------ TEXT SHOWN

It’s winter, and this is Emilia-Romagna in northern Italy and that means fog. Nebbia. And it isn’t just any fog, but the type that’s cold and damp and devious . . . it sneaks up your sleeves and down around your collar and right into your knickers. Into this atmosphere comes the Lamborghi­ni Diablo, the long-awaited replacement for the Countach. Sitting there in the cold fog, the car appears to be giving off its own heat. You could warm your hands on it. Hot stuff. And exciting, too, ready to burn into the minds of millions of people as The Car up on the pedes­tal—the automobile you’d give it all up for, ex­cept that your “all” (mine, too!) just may not touch the purchase price.

This story originally appeared in the March 1990 issue of Road & Track.

------------
------ DATA SECTION

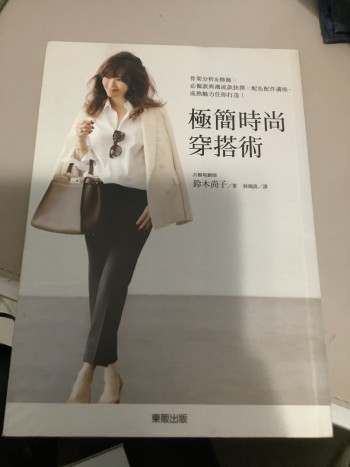 極簡時尚穿搭術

------------

▶ **PROBLEM SET**:
**a)** Answer these from the Lamborghini Diablo text:
(i) In which region of Italy is the scene set?
(ii) Which car is the Diablo replacing?
(iii) In which magazine and issue did the story first appear?
**b)** Print a passage from the Lamborghini Diablo text, beginning at the words "It’s winter, and" and stopping after "Road & Track.".
**c)** Carry on the Lamborghini Diablo text from the point where it stops.

▶ **LIST OF ANSWERS**:
**a)**
(i) Emilia-Romagna, in northern Italy.
(ii) The Countach.
(iii) The March 1990 issue of Road & Track.

**b)**
It’s winter, and this is Emilia-Romagna in northern Italy and that means fog. Nebbia. And it isn’t just any fog, but the type that’s cold and damp and devious . . . it sneaks up your sleeves and down around your collar and right into your knickers. Into this atmosphere comes the Lamborghi­ni Diablo, the long-awaited replacement for the Countach. Sitting there in the cold fog, the car appears to be giving off its own heat. You could warm your hands on it. Hot stuff. And exciting, too, ready to burn into the minds of millions of people as The Car up on the pedes­tal—the automobile you’d give it all up for, ex­cept that your “all” (mine, too!) just may not touch the purchase price.

This story originally appeared in the March 1990 issue of Road & Track.

**c)**
Photo credit: Road & Track
Photo credit: Road & Track


What’s most important about the Diablo— named for a famous fighting bull—is, of course, the exterior design . That's what gets the blood racing. And with the Diablo, your pulse will soar because its stunning good looks should consign the Countach, exciting as it is, to history. The Diablo is truly the proper replacement for the 19-year-old exotic. The same man who penned the Countach (plus Lamborghini’s Miura, Espada, Urracoand the Marzal and Bravo show cars) did the Diablo. In his Turin, Italy studio, Marcello Gandini has taken the Countach theme and snapped it right into the Nineties. You’ll see much of the Countach in the Diablo—such as the proportions, the aggressiveness of both the front and back of the car, and the unique wheels—but with the softer look of the aerodynamic Nineties. The exterior of the Diablo is imposing, stunning without being shocking, very satisfying to the eyes. Gandini once told us that when designing the Countach, he wanted “people to be astonished when they saw the car.” He succeeded with the Countach, and he does it again with the Diablo.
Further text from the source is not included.